→ **Task brief**
Render the listing from the line with "Is car door" through the line with "1416 centimetres" as a numbered list, omitting blank lines.

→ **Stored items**

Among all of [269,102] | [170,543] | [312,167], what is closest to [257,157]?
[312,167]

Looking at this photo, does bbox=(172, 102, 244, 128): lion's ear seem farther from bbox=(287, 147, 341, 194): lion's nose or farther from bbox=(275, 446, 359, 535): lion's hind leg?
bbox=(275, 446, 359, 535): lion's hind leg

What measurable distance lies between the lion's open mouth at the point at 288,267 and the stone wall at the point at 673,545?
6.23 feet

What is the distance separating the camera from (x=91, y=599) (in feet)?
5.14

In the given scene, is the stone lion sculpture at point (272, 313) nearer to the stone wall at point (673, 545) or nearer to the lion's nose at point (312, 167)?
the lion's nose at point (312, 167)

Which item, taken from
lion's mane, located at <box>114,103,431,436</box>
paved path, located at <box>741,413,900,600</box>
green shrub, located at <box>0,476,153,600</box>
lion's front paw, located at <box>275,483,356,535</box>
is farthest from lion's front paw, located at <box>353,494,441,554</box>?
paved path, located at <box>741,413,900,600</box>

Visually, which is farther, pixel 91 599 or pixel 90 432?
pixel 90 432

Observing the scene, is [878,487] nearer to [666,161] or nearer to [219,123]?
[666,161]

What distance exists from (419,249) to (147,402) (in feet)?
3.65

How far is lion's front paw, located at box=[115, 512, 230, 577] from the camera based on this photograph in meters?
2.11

--

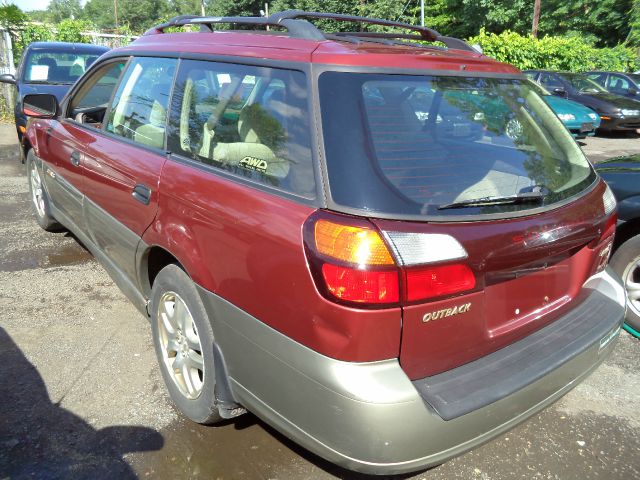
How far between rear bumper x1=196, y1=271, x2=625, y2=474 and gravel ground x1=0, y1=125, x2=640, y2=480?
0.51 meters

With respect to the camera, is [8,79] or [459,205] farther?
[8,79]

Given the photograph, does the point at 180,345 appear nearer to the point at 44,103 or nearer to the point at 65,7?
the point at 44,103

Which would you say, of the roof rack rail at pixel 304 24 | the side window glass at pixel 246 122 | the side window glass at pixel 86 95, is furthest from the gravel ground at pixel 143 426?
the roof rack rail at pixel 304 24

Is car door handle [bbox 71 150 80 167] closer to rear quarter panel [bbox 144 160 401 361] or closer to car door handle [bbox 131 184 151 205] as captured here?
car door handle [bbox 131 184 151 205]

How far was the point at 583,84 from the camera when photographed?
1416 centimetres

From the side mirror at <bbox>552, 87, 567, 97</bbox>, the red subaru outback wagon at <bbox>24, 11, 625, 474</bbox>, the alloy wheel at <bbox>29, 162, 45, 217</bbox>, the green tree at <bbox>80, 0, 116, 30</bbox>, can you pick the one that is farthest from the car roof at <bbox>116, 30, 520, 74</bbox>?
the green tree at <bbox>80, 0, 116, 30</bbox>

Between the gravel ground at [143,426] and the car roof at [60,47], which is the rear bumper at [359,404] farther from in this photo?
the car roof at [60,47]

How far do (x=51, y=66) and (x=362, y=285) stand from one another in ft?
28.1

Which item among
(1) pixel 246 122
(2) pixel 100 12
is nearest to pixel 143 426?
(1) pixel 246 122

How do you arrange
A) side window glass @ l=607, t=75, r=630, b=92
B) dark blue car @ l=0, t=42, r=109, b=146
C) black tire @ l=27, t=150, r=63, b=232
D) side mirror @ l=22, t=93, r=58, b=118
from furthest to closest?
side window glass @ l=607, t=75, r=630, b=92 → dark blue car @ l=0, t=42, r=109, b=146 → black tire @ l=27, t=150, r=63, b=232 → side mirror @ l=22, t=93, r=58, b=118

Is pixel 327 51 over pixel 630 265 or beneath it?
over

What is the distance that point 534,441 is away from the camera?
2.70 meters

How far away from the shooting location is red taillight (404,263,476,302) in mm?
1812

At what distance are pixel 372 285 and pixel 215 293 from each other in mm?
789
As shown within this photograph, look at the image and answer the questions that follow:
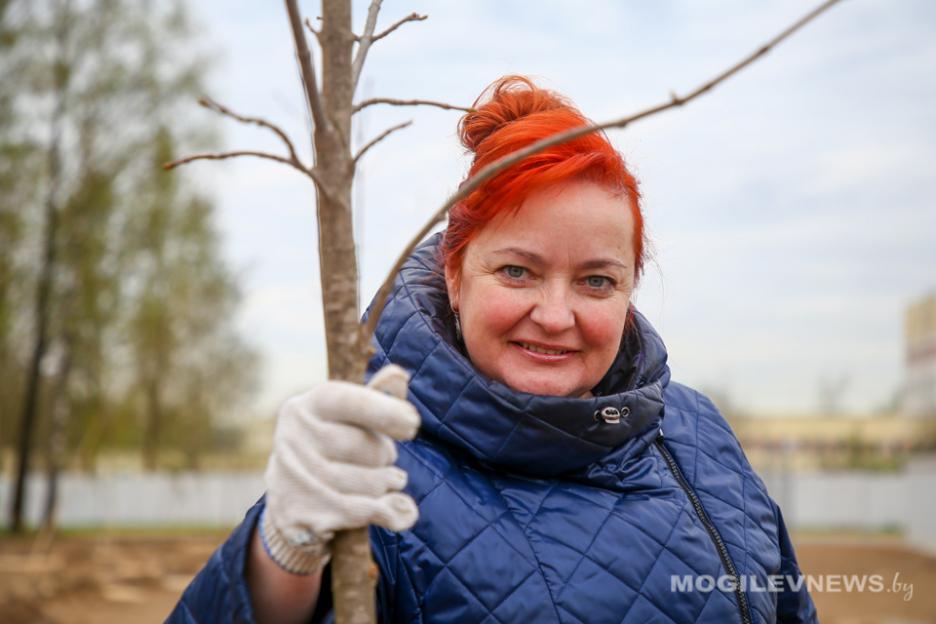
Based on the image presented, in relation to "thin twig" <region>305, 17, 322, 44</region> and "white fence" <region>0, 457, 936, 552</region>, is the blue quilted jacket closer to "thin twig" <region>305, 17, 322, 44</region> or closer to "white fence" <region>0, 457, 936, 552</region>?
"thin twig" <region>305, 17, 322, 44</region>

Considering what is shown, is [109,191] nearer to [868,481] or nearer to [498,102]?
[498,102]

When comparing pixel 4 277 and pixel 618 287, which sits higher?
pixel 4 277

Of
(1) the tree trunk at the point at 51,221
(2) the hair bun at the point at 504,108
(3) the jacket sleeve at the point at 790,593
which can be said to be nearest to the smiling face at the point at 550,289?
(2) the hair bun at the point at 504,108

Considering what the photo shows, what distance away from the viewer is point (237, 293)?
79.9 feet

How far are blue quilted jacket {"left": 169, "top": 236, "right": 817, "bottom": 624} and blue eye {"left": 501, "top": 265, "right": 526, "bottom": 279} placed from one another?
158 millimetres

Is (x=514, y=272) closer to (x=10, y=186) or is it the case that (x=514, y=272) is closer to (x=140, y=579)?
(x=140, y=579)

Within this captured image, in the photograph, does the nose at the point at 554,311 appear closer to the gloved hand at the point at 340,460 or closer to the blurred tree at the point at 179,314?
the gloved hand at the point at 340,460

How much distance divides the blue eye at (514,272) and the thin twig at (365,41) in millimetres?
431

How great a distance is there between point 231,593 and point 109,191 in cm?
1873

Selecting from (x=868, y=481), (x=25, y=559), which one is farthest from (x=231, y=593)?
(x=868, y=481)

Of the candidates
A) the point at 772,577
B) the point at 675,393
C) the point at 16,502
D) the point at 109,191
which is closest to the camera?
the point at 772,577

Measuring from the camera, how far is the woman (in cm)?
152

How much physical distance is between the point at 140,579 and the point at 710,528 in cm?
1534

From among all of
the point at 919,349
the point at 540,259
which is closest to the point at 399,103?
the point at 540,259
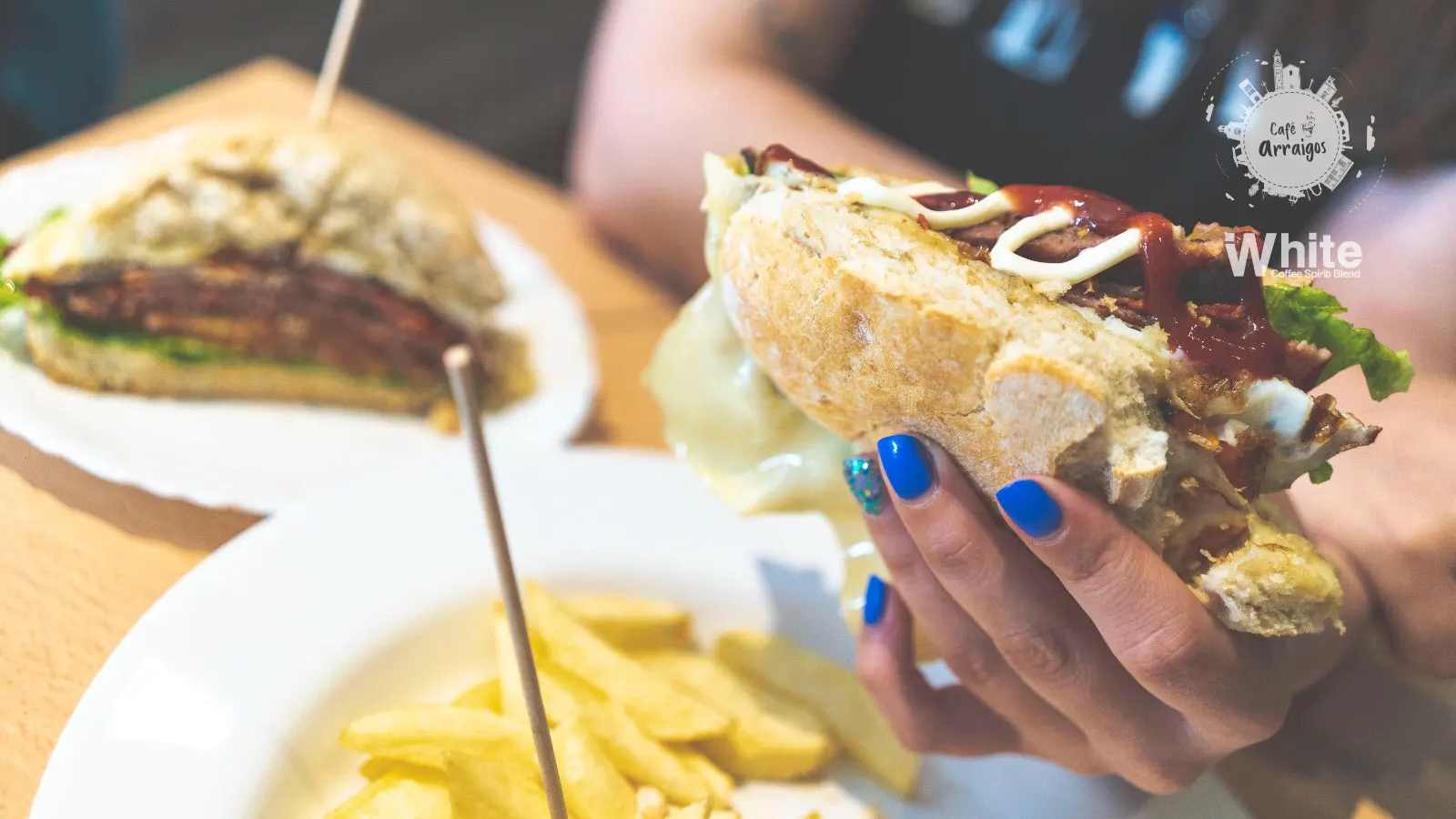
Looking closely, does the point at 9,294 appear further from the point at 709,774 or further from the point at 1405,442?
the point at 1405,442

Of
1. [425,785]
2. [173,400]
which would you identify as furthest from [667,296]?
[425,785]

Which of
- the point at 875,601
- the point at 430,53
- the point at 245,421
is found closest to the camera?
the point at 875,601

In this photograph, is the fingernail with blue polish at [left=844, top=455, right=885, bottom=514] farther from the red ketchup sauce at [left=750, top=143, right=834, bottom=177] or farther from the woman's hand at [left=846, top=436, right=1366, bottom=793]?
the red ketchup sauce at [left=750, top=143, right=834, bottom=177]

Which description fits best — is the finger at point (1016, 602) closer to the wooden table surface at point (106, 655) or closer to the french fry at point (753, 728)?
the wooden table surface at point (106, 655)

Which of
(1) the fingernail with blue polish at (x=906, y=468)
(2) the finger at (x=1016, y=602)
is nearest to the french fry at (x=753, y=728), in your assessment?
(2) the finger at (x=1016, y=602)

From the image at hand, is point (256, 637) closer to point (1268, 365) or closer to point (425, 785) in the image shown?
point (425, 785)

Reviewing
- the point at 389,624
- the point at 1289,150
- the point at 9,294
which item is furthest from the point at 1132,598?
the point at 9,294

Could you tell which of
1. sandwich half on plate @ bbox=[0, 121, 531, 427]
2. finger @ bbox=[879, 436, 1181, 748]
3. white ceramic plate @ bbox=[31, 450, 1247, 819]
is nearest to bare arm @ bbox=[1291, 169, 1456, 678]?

→ **Written answer**
1. Is car door handle [bbox 71 150 80 167] closer to rear quarter panel [bbox 144 160 401 361] or closer to car door handle [bbox 131 184 151 205] as captured here?
2. car door handle [bbox 131 184 151 205]
3. How far was the point at 583,84 from the camera when photographed?
4. 1416 centimetres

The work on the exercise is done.